森上 だからね、私はランキング上位7名と、残りの1名は都道府県チャンピオンが予選をして優勝者のみが参加できる、上位8名の大会を、できれば東京体育館の室内でやれたら最高だと思う。

杉村 それはいい考えだ。有明のセンターコートだけを使うという手もある。

森上 それもいいね。価値がグンと上がると思う。それに選手にとっても、お客様にとっても、10~11月の寒い中に屋外でやるよりは、室内でやれた方が絶対にいいに決まっている。

杉村 それは、すごくいいアイデアだと思うな。ただ、既存の全日本選手権を作り変えるのはすごくパワーとエネルギーがいるよね。「全日本ファイナル」とか「全日本マスターズ」みたいな名前で大会を新しく作ったらどうでしょう? 賞金もドーンと1000万円くらいにして。

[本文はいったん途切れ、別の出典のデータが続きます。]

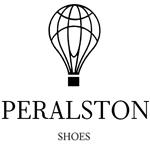 PERALSTON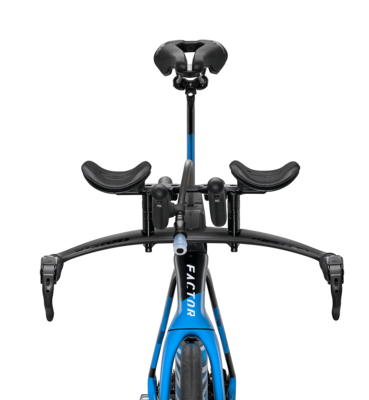 detail-2024Slick-Nebula-Blue-Red-62Silver-headtube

森上 それはタイゾー君、頑張ってよ。期待しているわよ。そんな大会を作ってくれたら絶対に日本のテニス会はもっと盛り上がるし、世界で活躍する日本人選手のプレーが国内で見られることはとても素晴らしいことよ。

杉村 これ、本当にすごくいい考えだから、何とか実現できるように一緒に頑張りましょう。

初のツアー優勝トロフィーは、亡くなったコーチの自宅に

杉村 最後に、日本のジュニア選手とその親御さん、コーチに何か一言いただけないでしょうか。

森上 選手には、やっぱり自分を信じて、思い切って世界に挑戦してほしいと思う。

杉村 親御さんには?

森上 何て言うのかな、やはり子供にすごく期待すると思うんですが、あまりプレッシャーはかけてほしくないよね。のびのびとプレーをする。テニスを楽しむ。これが一番重要だと思う。

 それからコーチには、とにかくその子の可能性を最大限に引き出すという姿勢で指導してほしいと思います。私のコーチで、もう亡くなったジョンは、私のことをいつも「アッコはもっとできる。もっと強くなれる」と励ましてくれた。その言葉があったから私も頑張れた。ジョンには今でもとても感謝している。

 だから、私が初めてプラハの大会でツアー優勝した時、「優勝トロフィーを亡くなったジョンに捧げる」とスピーチして、表彰式の後、すぐにアメリカのジョンの家に向かったの。

杉村 それで、そのトロフィーは?

森上 今でもジョンの自宅に飾ってあるわ。

杉村 今日はどうもありがとうございました。

森上 ありがとうございました。